4. If you have a car that is older than 5 years and has more than 50,000 miles, you will probably start to burn/leak oil, because the engine has begun to wear and synthetic oil will find those wear points.
5. If you convert to synthetic oil from regular oil and you start to burn oil, you are still getting the protection from synthetic oil, you just need to add oil between oil changes. For instance, in 1992, I bought a 1987 chevy caprice (307 olds engine) with 87,000 miles. It was burning about 1/2 a quart of oil per 1,000 miles. When I switched to synthetic, it started burning about a quart per 1,000 miles. I got rid of the car in 2005 and it had 260,000 miles and still only burned a quart per 1,000 miles. I got rid of it, because it was rusting from the inside out; which cannot be corrected. When it had about 210,000 miles I had to replace the intake manifold gasket; which allowed me to look inside parts of the engine. The inside of the engine was spotless- it looked it had been steam cleaned and coated with oil.

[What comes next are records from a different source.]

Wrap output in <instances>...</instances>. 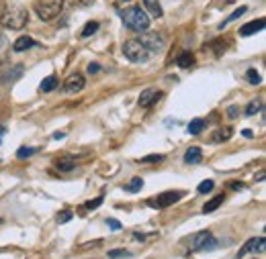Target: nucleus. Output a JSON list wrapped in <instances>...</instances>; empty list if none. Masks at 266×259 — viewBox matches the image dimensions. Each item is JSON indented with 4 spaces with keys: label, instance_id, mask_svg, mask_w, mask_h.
Here are the masks:
<instances>
[{
    "label": "nucleus",
    "instance_id": "f257e3e1",
    "mask_svg": "<svg viewBox=\"0 0 266 259\" xmlns=\"http://www.w3.org/2000/svg\"><path fill=\"white\" fill-rule=\"evenodd\" d=\"M27 21H29V12L21 4L6 6V10L2 12V16H0V23H2V27L8 29V31H21V29H25Z\"/></svg>",
    "mask_w": 266,
    "mask_h": 259
},
{
    "label": "nucleus",
    "instance_id": "f03ea898",
    "mask_svg": "<svg viewBox=\"0 0 266 259\" xmlns=\"http://www.w3.org/2000/svg\"><path fill=\"white\" fill-rule=\"evenodd\" d=\"M121 21L127 29L135 33H143L149 29V16L141 6H131V8L121 10Z\"/></svg>",
    "mask_w": 266,
    "mask_h": 259
},
{
    "label": "nucleus",
    "instance_id": "7ed1b4c3",
    "mask_svg": "<svg viewBox=\"0 0 266 259\" xmlns=\"http://www.w3.org/2000/svg\"><path fill=\"white\" fill-rule=\"evenodd\" d=\"M123 55L133 63H143L149 59L152 53H149V49L139 39H129L123 43Z\"/></svg>",
    "mask_w": 266,
    "mask_h": 259
},
{
    "label": "nucleus",
    "instance_id": "20e7f679",
    "mask_svg": "<svg viewBox=\"0 0 266 259\" xmlns=\"http://www.w3.org/2000/svg\"><path fill=\"white\" fill-rule=\"evenodd\" d=\"M189 249L191 251H213L217 249L219 241L213 237L211 231H201V233H195L193 237H189Z\"/></svg>",
    "mask_w": 266,
    "mask_h": 259
},
{
    "label": "nucleus",
    "instance_id": "39448f33",
    "mask_svg": "<svg viewBox=\"0 0 266 259\" xmlns=\"http://www.w3.org/2000/svg\"><path fill=\"white\" fill-rule=\"evenodd\" d=\"M64 10V0H39L35 2V12L41 21H52Z\"/></svg>",
    "mask_w": 266,
    "mask_h": 259
},
{
    "label": "nucleus",
    "instance_id": "423d86ee",
    "mask_svg": "<svg viewBox=\"0 0 266 259\" xmlns=\"http://www.w3.org/2000/svg\"><path fill=\"white\" fill-rule=\"evenodd\" d=\"M182 198V192H174V190H170V192H164L160 196H154L152 200H147V206H152V208H168V206H172L174 202H178Z\"/></svg>",
    "mask_w": 266,
    "mask_h": 259
},
{
    "label": "nucleus",
    "instance_id": "0eeeda50",
    "mask_svg": "<svg viewBox=\"0 0 266 259\" xmlns=\"http://www.w3.org/2000/svg\"><path fill=\"white\" fill-rule=\"evenodd\" d=\"M139 41L149 49V53H156V51H160L164 47V37L160 35V33H147L143 31L139 35Z\"/></svg>",
    "mask_w": 266,
    "mask_h": 259
},
{
    "label": "nucleus",
    "instance_id": "6e6552de",
    "mask_svg": "<svg viewBox=\"0 0 266 259\" xmlns=\"http://www.w3.org/2000/svg\"><path fill=\"white\" fill-rule=\"evenodd\" d=\"M84 86H86L84 76H82L80 72H76V74H70L68 78H66V82H64V92L76 94V92H80V90H84Z\"/></svg>",
    "mask_w": 266,
    "mask_h": 259
},
{
    "label": "nucleus",
    "instance_id": "1a4fd4ad",
    "mask_svg": "<svg viewBox=\"0 0 266 259\" xmlns=\"http://www.w3.org/2000/svg\"><path fill=\"white\" fill-rule=\"evenodd\" d=\"M158 98H162V92H158L156 88H147V90H143L141 94H139V106L141 108H149L152 104H156L158 102Z\"/></svg>",
    "mask_w": 266,
    "mask_h": 259
},
{
    "label": "nucleus",
    "instance_id": "9d476101",
    "mask_svg": "<svg viewBox=\"0 0 266 259\" xmlns=\"http://www.w3.org/2000/svg\"><path fill=\"white\" fill-rule=\"evenodd\" d=\"M264 249V237H254V239H250V241H246V245L240 249V253H238V259H242L244 255H248V253H256V251H262Z\"/></svg>",
    "mask_w": 266,
    "mask_h": 259
},
{
    "label": "nucleus",
    "instance_id": "9b49d317",
    "mask_svg": "<svg viewBox=\"0 0 266 259\" xmlns=\"http://www.w3.org/2000/svg\"><path fill=\"white\" fill-rule=\"evenodd\" d=\"M31 47H37V41L29 37V35H21L19 39H16L12 43V51H16V53H23V51H29Z\"/></svg>",
    "mask_w": 266,
    "mask_h": 259
},
{
    "label": "nucleus",
    "instance_id": "f8f14e48",
    "mask_svg": "<svg viewBox=\"0 0 266 259\" xmlns=\"http://www.w3.org/2000/svg\"><path fill=\"white\" fill-rule=\"evenodd\" d=\"M266 27L264 19H258V21H252V23H246L242 29H240V35L242 37H250V35H256L258 31H262Z\"/></svg>",
    "mask_w": 266,
    "mask_h": 259
},
{
    "label": "nucleus",
    "instance_id": "ddd939ff",
    "mask_svg": "<svg viewBox=\"0 0 266 259\" xmlns=\"http://www.w3.org/2000/svg\"><path fill=\"white\" fill-rule=\"evenodd\" d=\"M76 165H78V161L72 157V155H62V157L56 159V167L60 171H72Z\"/></svg>",
    "mask_w": 266,
    "mask_h": 259
},
{
    "label": "nucleus",
    "instance_id": "4468645a",
    "mask_svg": "<svg viewBox=\"0 0 266 259\" xmlns=\"http://www.w3.org/2000/svg\"><path fill=\"white\" fill-rule=\"evenodd\" d=\"M201 159H203L201 147H191V149H187V153H185V163L195 165V163H201Z\"/></svg>",
    "mask_w": 266,
    "mask_h": 259
},
{
    "label": "nucleus",
    "instance_id": "2eb2a0df",
    "mask_svg": "<svg viewBox=\"0 0 266 259\" xmlns=\"http://www.w3.org/2000/svg\"><path fill=\"white\" fill-rule=\"evenodd\" d=\"M176 63H178V67H182V70H189V67L195 65V55L191 53V51H182L176 59Z\"/></svg>",
    "mask_w": 266,
    "mask_h": 259
},
{
    "label": "nucleus",
    "instance_id": "dca6fc26",
    "mask_svg": "<svg viewBox=\"0 0 266 259\" xmlns=\"http://www.w3.org/2000/svg\"><path fill=\"white\" fill-rule=\"evenodd\" d=\"M223 200H225V196H223V194H217V196L211 198V200L203 206V212H205V214H209V212H213V210H217L219 206L223 204Z\"/></svg>",
    "mask_w": 266,
    "mask_h": 259
},
{
    "label": "nucleus",
    "instance_id": "f3484780",
    "mask_svg": "<svg viewBox=\"0 0 266 259\" xmlns=\"http://www.w3.org/2000/svg\"><path fill=\"white\" fill-rule=\"evenodd\" d=\"M229 139H231V129H229V127L217 129V131L213 133V137H211L213 143H221V141H229Z\"/></svg>",
    "mask_w": 266,
    "mask_h": 259
},
{
    "label": "nucleus",
    "instance_id": "a211bd4d",
    "mask_svg": "<svg viewBox=\"0 0 266 259\" xmlns=\"http://www.w3.org/2000/svg\"><path fill=\"white\" fill-rule=\"evenodd\" d=\"M143 6L149 10V14L156 16V19H160V16H162V6H160L158 0H143Z\"/></svg>",
    "mask_w": 266,
    "mask_h": 259
},
{
    "label": "nucleus",
    "instance_id": "6ab92c4d",
    "mask_svg": "<svg viewBox=\"0 0 266 259\" xmlns=\"http://www.w3.org/2000/svg\"><path fill=\"white\" fill-rule=\"evenodd\" d=\"M96 31H98V23H96V21H88V23L84 25V29H82L80 37H82V39H86V37H92Z\"/></svg>",
    "mask_w": 266,
    "mask_h": 259
},
{
    "label": "nucleus",
    "instance_id": "aec40b11",
    "mask_svg": "<svg viewBox=\"0 0 266 259\" xmlns=\"http://www.w3.org/2000/svg\"><path fill=\"white\" fill-rule=\"evenodd\" d=\"M246 10H248V8H246V6H240V8H238V10H234V12H231V14H229V16H227V19H225V21H223V23H219V29H221V31H223V29H225V27H227V25H229V23H231V21H236V19H240V16H242V14H244V12H246Z\"/></svg>",
    "mask_w": 266,
    "mask_h": 259
},
{
    "label": "nucleus",
    "instance_id": "412c9836",
    "mask_svg": "<svg viewBox=\"0 0 266 259\" xmlns=\"http://www.w3.org/2000/svg\"><path fill=\"white\" fill-rule=\"evenodd\" d=\"M56 86H58V78L56 76H47L41 82V92H52V90H56Z\"/></svg>",
    "mask_w": 266,
    "mask_h": 259
},
{
    "label": "nucleus",
    "instance_id": "4be33fe9",
    "mask_svg": "<svg viewBox=\"0 0 266 259\" xmlns=\"http://www.w3.org/2000/svg\"><path fill=\"white\" fill-rule=\"evenodd\" d=\"M260 110H262V100L256 98V100H252L250 104H248V108H246V116H254V114H258Z\"/></svg>",
    "mask_w": 266,
    "mask_h": 259
},
{
    "label": "nucleus",
    "instance_id": "5701e85b",
    "mask_svg": "<svg viewBox=\"0 0 266 259\" xmlns=\"http://www.w3.org/2000/svg\"><path fill=\"white\" fill-rule=\"evenodd\" d=\"M203 129H205V120H203V118L191 120V125H189V133H191V135H199Z\"/></svg>",
    "mask_w": 266,
    "mask_h": 259
},
{
    "label": "nucleus",
    "instance_id": "b1692460",
    "mask_svg": "<svg viewBox=\"0 0 266 259\" xmlns=\"http://www.w3.org/2000/svg\"><path fill=\"white\" fill-rule=\"evenodd\" d=\"M143 188V180L141 178H133L127 186H125V190L127 192H131V194H135V192H139V190Z\"/></svg>",
    "mask_w": 266,
    "mask_h": 259
},
{
    "label": "nucleus",
    "instance_id": "393cba45",
    "mask_svg": "<svg viewBox=\"0 0 266 259\" xmlns=\"http://www.w3.org/2000/svg\"><path fill=\"white\" fill-rule=\"evenodd\" d=\"M39 149L37 147H21L19 151H16V157L19 159H25V157H31V155H35Z\"/></svg>",
    "mask_w": 266,
    "mask_h": 259
},
{
    "label": "nucleus",
    "instance_id": "a878e982",
    "mask_svg": "<svg viewBox=\"0 0 266 259\" xmlns=\"http://www.w3.org/2000/svg\"><path fill=\"white\" fill-rule=\"evenodd\" d=\"M246 80H248V82H250V84H254V86H258V84L262 82L260 74H258L256 70H252V67H250V70H248V72H246Z\"/></svg>",
    "mask_w": 266,
    "mask_h": 259
},
{
    "label": "nucleus",
    "instance_id": "bb28decb",
    "mask_svg": "<svg viewBox=\"0 0 266 259\" xmlns=\"http://www.w3.org/2000/svg\"><path fill=\"white\" fill-rule=\"evenodd\" d=\"M215 188V184H213V180H205V182H201L199 184V194H207V192H211V190Z\"/></svg>",
    "mask_w": 266,
    "mask_h": 259
},
{
    "label": "nucleus",
    "instance_id": "cd10ccee",
    "mask_svg": "<svg viewBox=\"0 0 266 259\" xmlns=\"http://www.w3.org/2000/svg\"><path fill=\"white\" fill-rule=\"evenodd\" d=\"M103 202H105V198L98 196V198H94V200H88V202L84 204V208H86V210H94V208H98V206H101Z\"/></svg>",
    "mask_w": 266,
    "mask_h": 259
},
{
    "label": "nucleus",
    "instance_id": "c85d7f7f",
    "mask_svg": "<svg viewBox=\"0 0 266 259\" xmlns=\"http://www.w3.org/2000/svg\"><path fill=\"white\" fill-rule=\"evenodd\" d=\"M131 253L129 251H125V249H113V251H109V259H121V257H129Z\"/></svg>",
    "mask_w": 266,
    "mask_h": 259
},
{
    "label": "nucleus",
    "instance_id": "c756f323",
    "mask_svg": "<svg viewBox=\"0 0 266 259\" xmlns=\"http://www.w3.org/2000/svg\"><path fill=\"white\" fill-rule=\"evenodd\" d=\"M72 218H74L72 210H64V212H60V214H58V222H60V224H64V222H70Z\"/></svg>",
    "mask_w": 266,
    "mask_h": 259
},
{
    "label": "nucleus",
    "instance_id": "7c9ffc66",
    "mask_svg": "<svg viewBox=\"0 0 266 259\" xmlns=\"http://www.w3.org/2000/svg\"><path fill=\"white\" fill-rule=\"evenodd\" d=\"M164 161V155H147V157H141V163H160Z\"/></svg>",
    "mask_w": 266,
    "mask_h": 259
},
{
    "label": "nucleus",
    "instance_id": "2f4dec72",
    "mask_svg": "<svg viewBox=\"0 0 266 259\" xmlns=\"http://www.w3.org/2000/svg\"><path fill=\"white\" fill-rule=\"evenodd\" d=\"M107 224H109V227H111L113 231H119V229H121V222H119V220H115V218H109Z\"/></svg>",
    "mask_w": 266,
    "mask_h": 259
},
{
    "label": "nucleus",
    "instance_id": "473e14b6",
    "mask_svg": "<svg viewBox=\"0 0 266 259\" xmlns=\"http://www.w3.org/2000/svg\"><path fill=\"white\" fill-rule=\"evenodd\" d=\"M98 72H101V65H98V63H90L88 65V74H98Z\"/></svg>",
    "mask_w": 266,
    "mask_h": 259
},
{
    "label": "nucleus",
    "instance_id": "72a5a7b5",
    "mask_svg": "<svg viewBox=\"0 0 266 259\" xmlns=\"http://www.w3.org/2000/svg\"><path fill=\"white\" fill-rule=\"evenodd\" d=\"M242 135L246 137V139H252V137H254V133H252L250 129H244V131H242Z\"/></svg>",
    "mask_w": 266,
    "mask_h": 259
},
{
    "label": "nucleus",
    "instance_id": "f704fd0d",
    "mask_svg": "<svg viewBox=\"0 0 266 259\" xmlns=\"http://www.w3.org/2000/svg\"><path fill=\"white\" fill-rule=\"evenodd\" d=\"M231 188H234V190H244L246 186H244L242 182H234V184H231Z\"/></svg>",
    "mask_w": 266,
    "mask_h": 259
},
{
    "label": "nucleus",
    "instance_id": "c9c22d12",
    "mask_svg": "<svg viewBox=\"0 0 266 259\" xmlns=\"http://www.w3.org/2000/svg\"><path fill=\"white\" fill-rule=\"evenodd\" d=\"M236 114H238V108L231 106V108H229V118H236Z\"/></svg>",
    "mask_w": 266,
    "mask_h": 259
},
{
    "label": "nucleus",
    "instance_id": "e433bc0d",
    "mask_svg": "<svg viewBox=\"0 0 266 259\" xmlns=\"http://www.w3.org/2000/svg\"><path fill=\"white\" fill-rule=\"evenodd\" d=\"M64 137H66V133H56V135H54V139H64Z\"/></svg>",
    "mask_w": 266,
    "mask_h": 259
},
{
    "label": "nucleus",
    "instance_id": "4c0bfd02",
    "mask_svg": "<svg viewBox=\"0 0 266 259\" xmlns=\"http://www.w3.org/2000/svg\"><path fill=\"white\" fill-rule=\"evenodd\" d=\"M80 2H82V4H92L94 0H80Z\"/></svg>",
    "mask_w": 266,
    "mask_h": 259
},
{
    "label": "nucleus",
    "instance_id": "58836bf2",
    "mask_svg": "<svg viewBox=\"0 0 266 259\" xmlns=\"http://www.w3.org/2000/svg\"><path fill=\"white\" fill-rule=\"evenodd\" d=\"M123 2H129V0H123Z\"/></svg>",
    "mask_w": 266,
    "mask_h": 259
}]
</instances>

6. If you convert and older car to synthetic there is a risk that when the synthetic will cause a piece of sludge to clog up an oil return hole; which can cause engine failure. My 55 year old mechanic has only seen this happen once in his 30 year career.
By the first sentence, I can see he is not as smart as he thinks. Bias ply are different than radial tires. Either can be 2 ply, 4 ply, 6 ply, 8 ply, 10 ply, etc. Bias refers to the design, not the number of plies.
That used to be the joke pulled on every new mechanic - sending him to all the parts houses in town to find a muffler bearing. Every one was in on the joke and had "just sold" the last one.
Pure BS. The cap on the brake fluid reservoir has a breather hole (hint: brake pads wear down over time). Any competent shop can do a 'boiling point' test on the brake fluid in no time flat and tell you when it's time to change it. And you should (~2 year interval). Moisture in the brake fluid will also in time corrode the brake cylinders - $$$.
I usually do it the first few days of summer and again the first few days of winter. :-)
If you're using your transmission to slow down instead of the brakes you'll save money on brake jobs but at the expense of accelerated clutch wear.
Brakes are always easier and cheaper to replace than a clutch.